Input material:
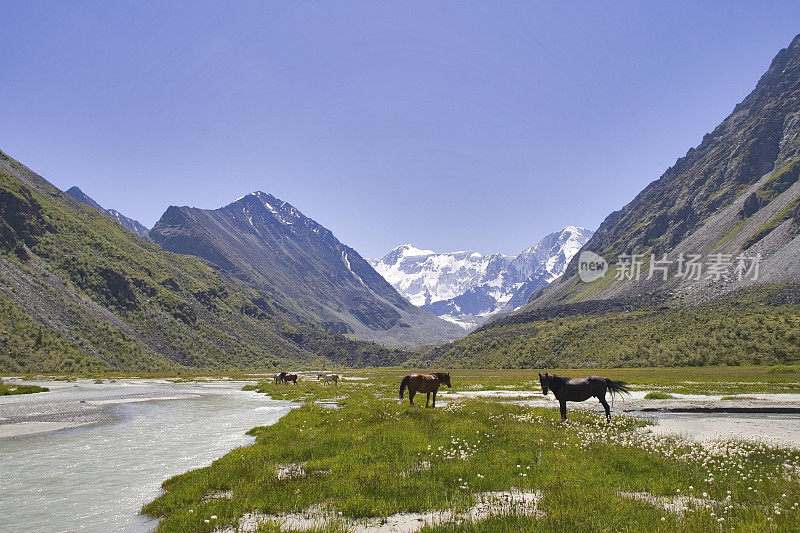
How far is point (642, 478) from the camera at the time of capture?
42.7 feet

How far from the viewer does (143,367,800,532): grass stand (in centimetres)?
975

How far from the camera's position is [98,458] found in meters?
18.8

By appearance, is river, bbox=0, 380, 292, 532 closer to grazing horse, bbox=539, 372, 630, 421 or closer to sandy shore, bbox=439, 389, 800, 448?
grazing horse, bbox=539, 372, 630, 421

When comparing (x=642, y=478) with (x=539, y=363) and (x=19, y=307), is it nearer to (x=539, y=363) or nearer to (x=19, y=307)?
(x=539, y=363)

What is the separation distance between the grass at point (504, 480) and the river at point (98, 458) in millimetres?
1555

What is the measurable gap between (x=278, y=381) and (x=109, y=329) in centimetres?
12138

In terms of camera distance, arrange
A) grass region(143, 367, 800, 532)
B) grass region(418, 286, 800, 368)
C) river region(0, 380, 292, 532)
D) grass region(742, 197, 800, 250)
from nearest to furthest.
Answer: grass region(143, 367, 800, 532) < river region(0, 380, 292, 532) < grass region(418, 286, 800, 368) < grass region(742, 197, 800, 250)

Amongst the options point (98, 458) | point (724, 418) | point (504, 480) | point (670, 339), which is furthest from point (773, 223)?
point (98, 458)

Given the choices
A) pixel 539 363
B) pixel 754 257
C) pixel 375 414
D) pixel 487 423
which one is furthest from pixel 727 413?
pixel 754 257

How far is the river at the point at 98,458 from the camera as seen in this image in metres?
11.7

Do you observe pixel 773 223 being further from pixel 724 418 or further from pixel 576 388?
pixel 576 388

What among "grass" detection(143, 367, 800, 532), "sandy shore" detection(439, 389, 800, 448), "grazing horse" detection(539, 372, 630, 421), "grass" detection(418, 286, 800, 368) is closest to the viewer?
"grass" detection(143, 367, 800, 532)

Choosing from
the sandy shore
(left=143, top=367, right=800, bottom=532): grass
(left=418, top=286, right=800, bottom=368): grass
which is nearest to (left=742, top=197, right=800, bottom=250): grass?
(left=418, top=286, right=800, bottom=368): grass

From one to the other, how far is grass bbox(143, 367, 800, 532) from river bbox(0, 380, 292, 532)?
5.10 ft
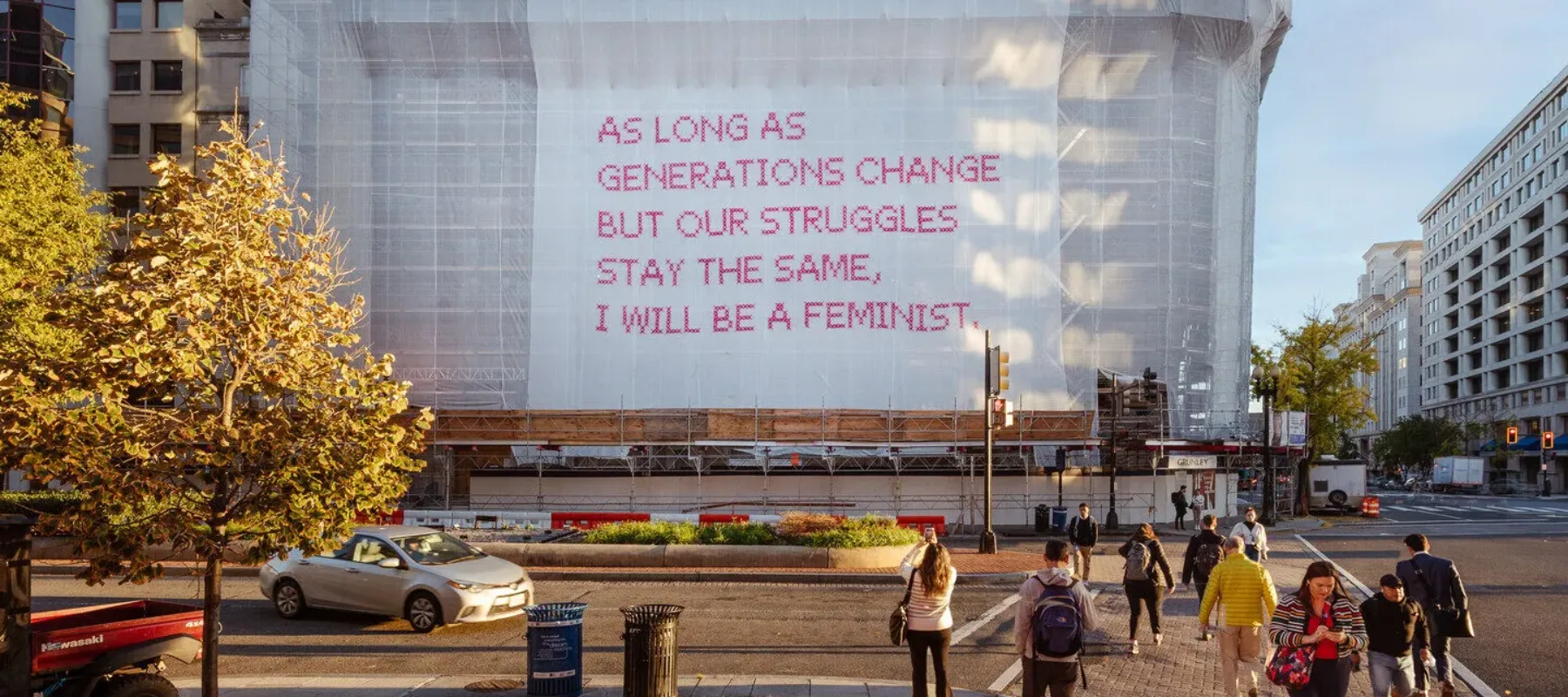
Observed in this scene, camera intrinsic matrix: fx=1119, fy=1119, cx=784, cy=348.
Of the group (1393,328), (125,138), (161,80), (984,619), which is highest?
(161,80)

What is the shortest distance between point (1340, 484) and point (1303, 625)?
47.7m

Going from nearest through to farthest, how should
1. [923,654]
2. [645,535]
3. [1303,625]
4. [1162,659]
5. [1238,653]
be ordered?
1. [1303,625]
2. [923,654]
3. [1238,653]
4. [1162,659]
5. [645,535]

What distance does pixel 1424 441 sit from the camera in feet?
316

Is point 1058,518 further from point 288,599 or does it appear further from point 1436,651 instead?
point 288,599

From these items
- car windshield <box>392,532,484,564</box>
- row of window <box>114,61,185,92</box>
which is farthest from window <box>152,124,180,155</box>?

Description of the task:
Leave out every picture, and copy exactly the lines from the line that contains "to the viewer?" through the end of the material.

Response to the exercise:
What among "grass" detection(143, 367, 800, 532), "sandy shore" detection(439, 389, 800, 448), "grazing horse" detection(539, 372, 630, 421), "grass" detection(418, 286, 800, 368) is closest to the viewer?
"grass" detection(143, 367, 800, 532)

Choosing from
the sandy shore
(left=143, top=367, right=800, bottom=532): grass
(left=418, top=286, right=800, bottom=368): grass
which is nearest to (left=742, top=197, right=800, bottom=250): grass?
(left=418, top=286, right=800, bottom=368): grass

From one to the other, how far is grass bbox(143, 367, 800, 532) from river bbox(0, 380, 292, 532)?
5.10 ft
Observed in this scene, camera intrinsic matrix: fx=1119, fy=1119, cx=784, cy=348.
Of the group (1393,328), (125,138), (161,80), (984,619), which is highest?
(161,80)

What is the shortest distance between point (1340, 484) and point (1303, 625)?
47.7m

Going from nearest through to farthest, how should
1. [923,654]
2. [645,535]
3. [1303,625]
4. [1162,659]
5. [1238,653]
be ordered?
1. [1303,625]
2. [923,654]
3. [1238,653]
4. [1162,659]
5. [645,535]

What distance does pixel 1424 441 sit from the camera in feet?
316

Is point 1058,518 further from point 288,599 or does it appear further from point 1436,651 instead?
point 288,599

From these items
- car windshield <box>392,532,484,564</box>
- row of window <box>114,61,185,92</box>
which is farthest from window <box>152,124,180,155</box>?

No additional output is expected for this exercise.